◆ **PROVIDED TEXT**
_ _ _ _ _
The ‘year in review’ blog post and article is a staple. I’ve written a fair few in my career, both in trade media and industry associations. None of my previous ramblings remotely resemble 2020’s entry. ‘Unprecedented’ is an often-used cliché, but I can’t think of a better way to summarise this year.

January and February started positively, with a tentative ‘Boris bounce’. After years of wafer-thin parliamentary majorities and procrastination on Brexit, Johnson had been re-elected in December 2019. Within weeks he’d done a deal with the EU on a ‘decree nisi’ and secured the largest command of the Commons since Labour’s second victory in 2001. For the first time in ages there seemed to be political certainty; good for the markets and good for business.

In early March, the bathroom industry gathered at the NEC for KBB Birmingham. The event had a great atmosphere and there remained a great sense of optimism. The normal Chinese exhibitor delegation were notable by their absence, which was due to some viral outbreak in Wuhan province. I’m not going to pretend to be wise after the fact, as I naïvely thought the outbreak would be similar to previous SARS and MERS episodes. By the end of the month I’d be fully disabused, as the UK entered its first national lockdown.

April and May were catastrophic for bathroom manufacturers. Members were reporting sales at a small fraction of their usual levels. As the instinctive reflex to preserve cash kicked in, some customers embarked on worrying payment practices which could have paralysed the whole supply chain. Government measures, not least the furlough scheme, preserved millions of jobs and the viability of whole sectors.
_ _ _ _ _
◆ **RECORDS SUPPLIED**
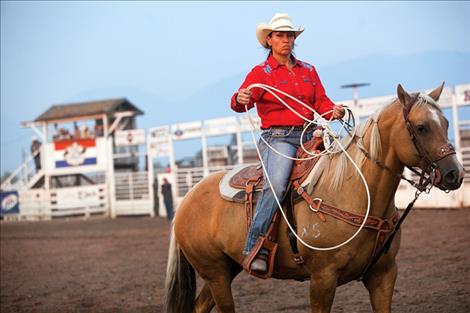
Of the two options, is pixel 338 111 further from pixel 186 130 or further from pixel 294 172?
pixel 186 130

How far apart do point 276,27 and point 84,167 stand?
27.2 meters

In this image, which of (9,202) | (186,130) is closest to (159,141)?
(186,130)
_ _ _ _ _
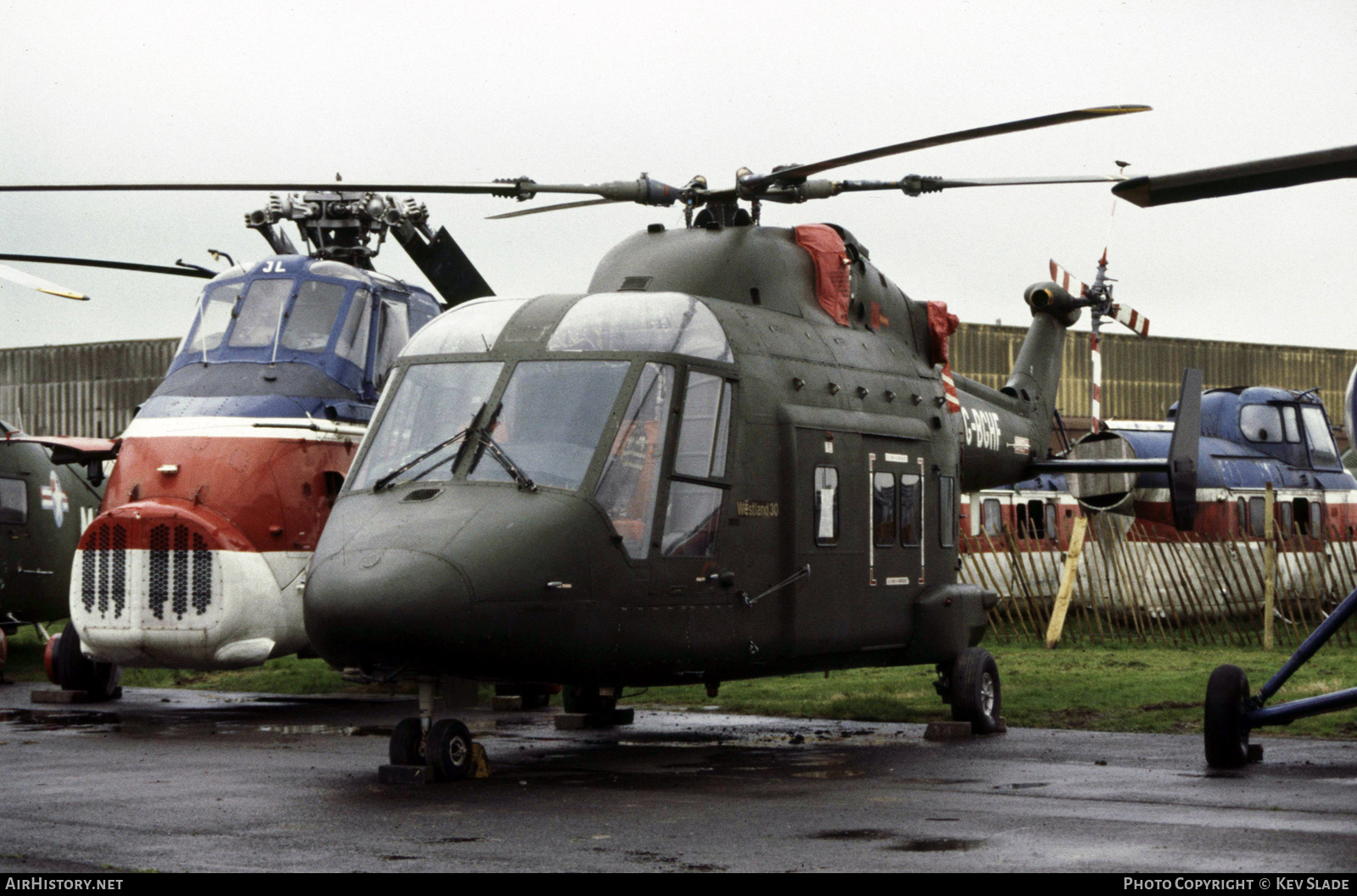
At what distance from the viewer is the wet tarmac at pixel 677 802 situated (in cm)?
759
_ _ _ _ _
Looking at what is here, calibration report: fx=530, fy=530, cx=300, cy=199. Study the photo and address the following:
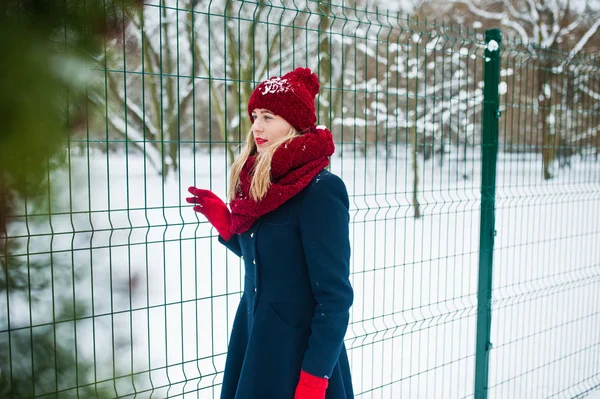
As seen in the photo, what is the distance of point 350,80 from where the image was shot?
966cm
_ _ _ _ _
◆ **WHAT IS BEING ASKED**
Decide whether each of these statements agrees with the review of 2020 above, answering yes or no and quoting the words of the text that settle it. 1. The Chinese exhibitor delegation attended KBB Birmingham as usual. 2. Johnson had been re-elected in December 2019. 3. April and May were good months for bathroom manufacturers.

◆ **ANSWER TO THIS EXERCISE**
1. No: "The normal Chinese exhibitor delegation were notable by their absence"
2. Yes: "Johnson had been re-elected in December 2019"
3. No: "April and May were catastrophic for bathroom manufacturers"